La phase 2 préconise la livraison de 539 salles de classe tandis que les 400 salles annoncées par le président de la République, seront entièrement disponibles le 31 novembre 2013 au plus tard. Ce qui a naturellement amené les syndicalistes, pour le moins très offensifs, à se demander où étudiaient les enfants pendant ce temps. Les leaders syndicaux ont, en effet, régulièrement axés leur propos sur le manque de dialogue entre le ministère de l’Education nationale et eux, partenaires sociaux. «Le problème est celui du dialogue», a lancé Emmanuel Mvé Mba non sans indiquer que «les réformes sont faites de manière unilatérale».
Pour exemple, il a pris le fait que jusqu’ici la prime d’incitation à la fonction enseignante (Pife) ne soit toujours pas mensuelle. Or, selon lui, les partenaires sociaux l’avaient souhaité sans que la tutelle n’en tienne compte. «Les réformes du Bepc et du Bac ont été prises dans les bureaux et les partenaires sociaux n’y ont as été associés», a-t-il encore expliqué pour faire comprendre que les hommes de terrain, ceux qui connaissent les réalités du monde scolaire et universitaire, n’ont pas donné leur avis sur les décisions qui impliquaient directement leur travail.

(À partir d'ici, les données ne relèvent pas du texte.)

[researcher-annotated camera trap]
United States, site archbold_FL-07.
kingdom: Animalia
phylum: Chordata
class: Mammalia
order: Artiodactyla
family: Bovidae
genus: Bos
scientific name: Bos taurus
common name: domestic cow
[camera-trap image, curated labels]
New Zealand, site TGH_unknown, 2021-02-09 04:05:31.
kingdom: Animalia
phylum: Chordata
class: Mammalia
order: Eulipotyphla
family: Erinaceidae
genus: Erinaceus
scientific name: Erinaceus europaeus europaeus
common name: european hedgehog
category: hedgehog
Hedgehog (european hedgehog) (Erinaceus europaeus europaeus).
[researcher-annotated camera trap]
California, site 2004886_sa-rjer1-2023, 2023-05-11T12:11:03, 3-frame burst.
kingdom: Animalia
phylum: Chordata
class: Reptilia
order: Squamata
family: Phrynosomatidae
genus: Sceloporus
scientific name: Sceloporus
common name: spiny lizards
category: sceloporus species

Marcel Libama, l’homme de la Conasysed, incisif, sans langue de bois, n’a pas cajolé les membres de l’administration. En mettant hors de cause le Président de la République, Ali Bongo Ondimba qui, selon lui, a dégagé beaucoup de moyens depuis 2009 pour l’éducation nationale et l’enseignement supérieur et technique au Gabon, il a mis au défi les dirigeants du ministère de tutelle présenter une nouvelle école sortie de terre dans la ville de Libreville. De même, il a estimé que les réformes se font à l’aveuglette et ne sont pas suffisamment expliquées, tandis que d’autres ne sont pas carrément populaires. «Le bac1 c’est du n’importe quoi», a-t-il laissé entendre en relevant aussi que «le ministre [de l’Education nationale, ndlr] dans ses décisions a crée la colère». «Vous n’avez pas entendu les jeunes», a-t-il souligné tout en ajoutant que «Si vous n’associez pas les partenaires sociaux, sachez que ces réformes n’aboutiront jamais».
Fridolin Mvé Messa, le Secrétaire général du Syndicat de l’éducation nationale (Sena), a estimé que le chef de l’Etat doit prendre conscience du fait qu’il y a des personnes qui bloquent les réformes. Avant lui à ce propos, M. Libama a déclaré que le président de la République doit faire comme son prédécesseur qui récupérait personnellement certains dossiers afin de garantir le calme et la sérénité au sein de la population.
Le président de la Fenapeg n’est pas aussi passé par quatre chemins pour dire qu’ils soutiendront les réformes lorsqu’elles le mériteront. Cependant, si elles sont impopulaires, ils les dénonceront. Il a de ce fait invité à faire une croix sur celles qui sont contreproductives.
Jouant les facilitateurs, Etienne Masard Kabinda et David Ella Mintsa ont presqu’obtenu que les leaders syndicaux promettent qu’ils vont reprendre le chemin des cours cette semaine. Mais ceux-ci ont indiqué qu’ils discuteraient d’abord avec leurs bases respectives avant de prétendre au retour dans les salles de classe. «Nous devons aller dans le sens de ramener la sérénité, de ramener le dialogue social. C’est ce que les compatriotes attendent de nous», a clos Etienne Masard Kabinda.
Les débats qui ont été houleux durant ce grand moment de télévision ont tout de même permis à chaque partie de vider une bonne partie de son sac et d’aboutir à un apaisement final que tous les spectateurs attendent certainement voir se matérialiser par le retour des enfants dans les classes.